IT has been a great week for justice, has it not? Saddam Hussein captured and Ian Huntley found guilty of the murder of Holly Wells and Jessica Chapman. Each in his own way has been responsible for acts virtually impossible to contemplate.
Saddam, torturer and mass murderer, who ruled Iraq by fear, found in a hole in the ground, bearded, unkempt, looking for all the world like Ben Gunn, abandoned by Long John Silver on Treasure Island. Huntley, the evil, sexual predator, who ended the lives of two 10-year-olds and went to extraordinary lengths to lie his way out of trouble. He should be found in a hole in the ground, too, but won't as the UK does not endorse the death penalty.
Saddam may well travel the same escape route as international human rights activists are pressing for him to be tried "fairly", a gesture denied the thousands he tortured and executed.
These monsters are behind bars but their influence on people connected with their lives will run and run. In Iraq, the capture of the toppled dictator triggered celebrations in some parts; anger and resentment in others. It would appear that while the majority of Iraqis welcome Saddam's capture, others still loyal to him aren't going to fade away.
Attacks against the Americans daily grow more ferocious and deadly, and the job of rebuilding a united Iraq, already a Herculean task, has not been made easier by Saddam's arrest. Where will he be tried? Who will sit in judgment? Surely it has to be the Iraqis, as it was they whom he terrorised; their country he ruined. But what about those still loyal to him. Will they make an effort to derail the judicial process; even try some daring attempt to free him, using hostages to barter?
I shouldn't think anyone will care if Ian Huntley rots in jail but subsequent revelations of the appalling errors which allowed this violent man with a history of sexual attacks to be employed as a caretaker at a village school demand some serious questions to be answered.

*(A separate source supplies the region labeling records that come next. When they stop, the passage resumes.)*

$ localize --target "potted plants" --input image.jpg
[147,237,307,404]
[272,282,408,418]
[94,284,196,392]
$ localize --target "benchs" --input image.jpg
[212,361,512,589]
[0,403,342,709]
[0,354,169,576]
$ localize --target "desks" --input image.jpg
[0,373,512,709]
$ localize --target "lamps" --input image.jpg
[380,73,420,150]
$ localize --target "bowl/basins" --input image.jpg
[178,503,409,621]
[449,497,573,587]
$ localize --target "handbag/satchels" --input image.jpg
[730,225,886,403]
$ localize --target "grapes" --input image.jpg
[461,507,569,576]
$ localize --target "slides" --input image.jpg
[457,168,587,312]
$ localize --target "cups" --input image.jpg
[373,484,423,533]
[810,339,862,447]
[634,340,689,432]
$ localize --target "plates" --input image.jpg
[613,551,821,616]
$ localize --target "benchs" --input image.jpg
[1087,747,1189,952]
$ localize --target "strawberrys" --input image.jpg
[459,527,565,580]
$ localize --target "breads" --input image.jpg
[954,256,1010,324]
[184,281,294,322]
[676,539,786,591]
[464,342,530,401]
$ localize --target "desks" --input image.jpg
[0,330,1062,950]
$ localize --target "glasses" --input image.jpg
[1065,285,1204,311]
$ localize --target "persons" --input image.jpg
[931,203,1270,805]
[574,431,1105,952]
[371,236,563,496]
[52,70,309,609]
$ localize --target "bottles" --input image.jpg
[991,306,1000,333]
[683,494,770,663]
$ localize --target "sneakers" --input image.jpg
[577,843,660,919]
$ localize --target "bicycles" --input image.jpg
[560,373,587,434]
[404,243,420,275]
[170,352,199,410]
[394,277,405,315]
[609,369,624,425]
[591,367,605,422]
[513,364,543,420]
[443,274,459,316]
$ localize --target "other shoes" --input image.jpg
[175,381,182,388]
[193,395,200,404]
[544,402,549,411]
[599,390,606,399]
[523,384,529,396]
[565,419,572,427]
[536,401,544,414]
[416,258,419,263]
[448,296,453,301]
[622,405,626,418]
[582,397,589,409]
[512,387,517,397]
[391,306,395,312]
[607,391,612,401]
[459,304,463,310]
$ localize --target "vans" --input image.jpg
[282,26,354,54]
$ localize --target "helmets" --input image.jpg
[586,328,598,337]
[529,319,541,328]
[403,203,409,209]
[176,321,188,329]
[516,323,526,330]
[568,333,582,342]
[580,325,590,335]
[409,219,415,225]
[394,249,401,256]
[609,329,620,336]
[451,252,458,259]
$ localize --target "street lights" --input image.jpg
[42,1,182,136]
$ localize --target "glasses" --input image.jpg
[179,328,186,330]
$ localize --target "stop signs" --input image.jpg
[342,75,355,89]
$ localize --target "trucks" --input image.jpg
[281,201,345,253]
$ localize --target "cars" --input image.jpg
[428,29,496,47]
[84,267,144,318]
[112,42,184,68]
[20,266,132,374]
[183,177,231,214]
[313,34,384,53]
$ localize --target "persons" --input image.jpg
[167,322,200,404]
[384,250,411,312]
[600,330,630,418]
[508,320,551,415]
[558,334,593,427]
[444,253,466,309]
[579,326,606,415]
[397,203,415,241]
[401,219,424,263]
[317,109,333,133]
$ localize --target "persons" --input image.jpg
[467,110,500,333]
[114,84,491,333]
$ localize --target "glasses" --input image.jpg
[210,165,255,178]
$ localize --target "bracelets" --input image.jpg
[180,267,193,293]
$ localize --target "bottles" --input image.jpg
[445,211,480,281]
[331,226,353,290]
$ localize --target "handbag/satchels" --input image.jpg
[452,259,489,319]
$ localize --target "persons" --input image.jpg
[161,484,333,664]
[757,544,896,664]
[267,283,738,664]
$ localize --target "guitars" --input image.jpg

On his native Humberside, Huntley came to the notice of the police on no fewer than TEN occasions for alleged sex offences, including rape, unlawful sex and indecent assault. He was investigated but never convicted. When he applied for the job in Soham, he told people querying his background that he sometimes used his mother's maiden name of Nixon. Cambridgeshire Police say they asked Humberside Police to check their records for both names. Humberside declare they were asked only for Nixon, but that Huntley's alleged sex offences would have expunged from the computers anyway under the Data Protection Act as he had never been convicted. No charges brought would mean details wiped out, thus creating a void where employment vetting was concerned, though one could be forgiven for thinking the name would have rung a few bells in the Humberside cop shops.
Huntley escaped the net and Holly and Jessica died. So how many other Huntleys are there out there? Maybe it has not been such a great week for justice after all.